_Data for this exercise_.
# # #
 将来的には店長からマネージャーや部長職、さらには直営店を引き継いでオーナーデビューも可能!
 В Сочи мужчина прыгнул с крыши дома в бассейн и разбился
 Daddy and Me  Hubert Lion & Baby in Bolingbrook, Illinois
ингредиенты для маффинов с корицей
# # #
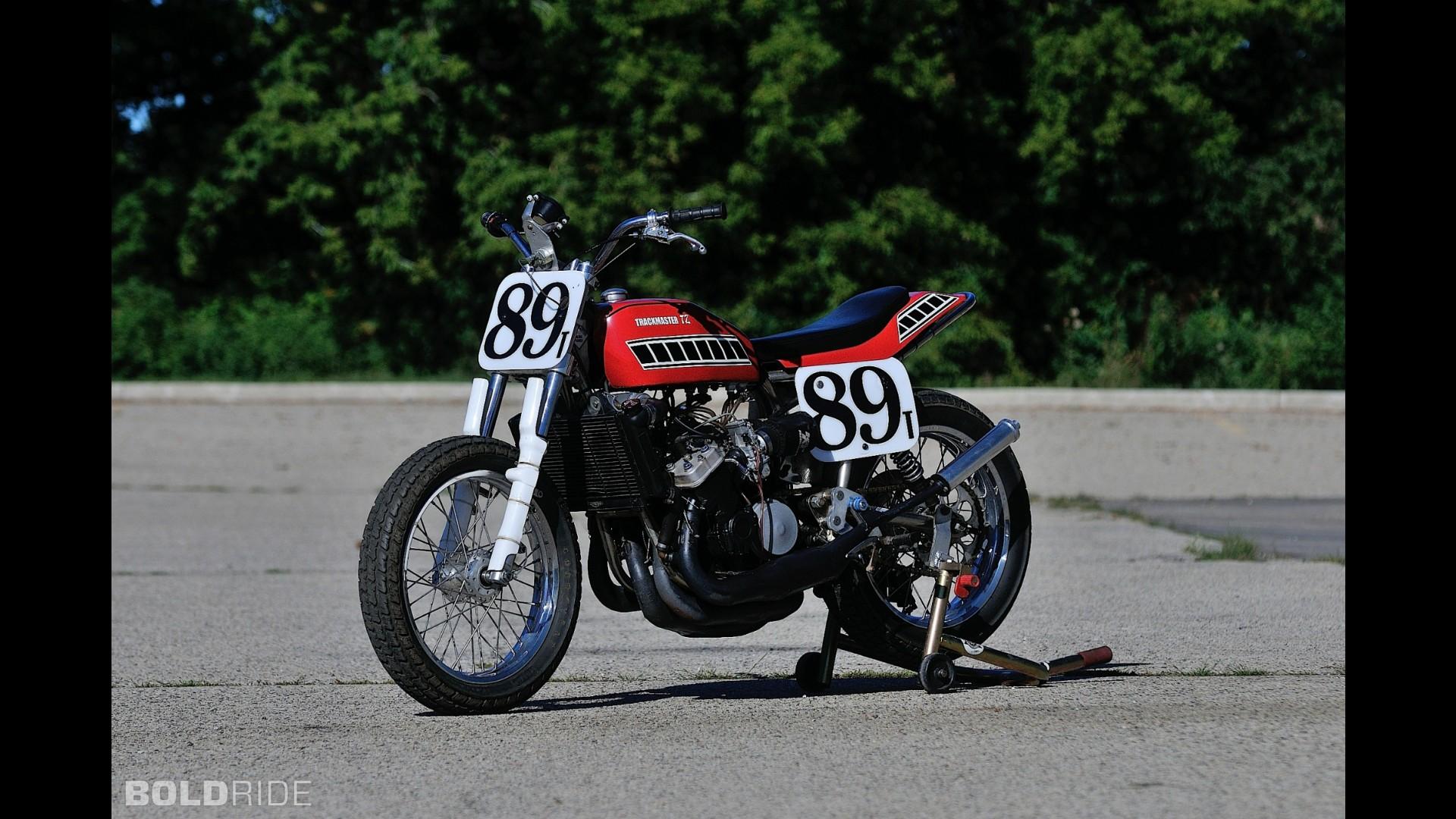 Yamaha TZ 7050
# # #
_Required action_.
Please give again the lines above between the line holding "将来的には店長からマネージャ" and the line holding "ингредиенты для маффинов с корицей", inclusive, exactly as they are and with nothing added.

_Result of the exercise_.
 将来的には店長からマネージャーや部長職、さらには直営店を引き継いでオーナーデビューも可能!
 В Сочи мужчина прыгнул с крыши дома в бассейн и разбился
 Daddy and Me  Hubert Lion & Baby in Bolingbrook, Illinois
ингредиенты для маффинов с корицей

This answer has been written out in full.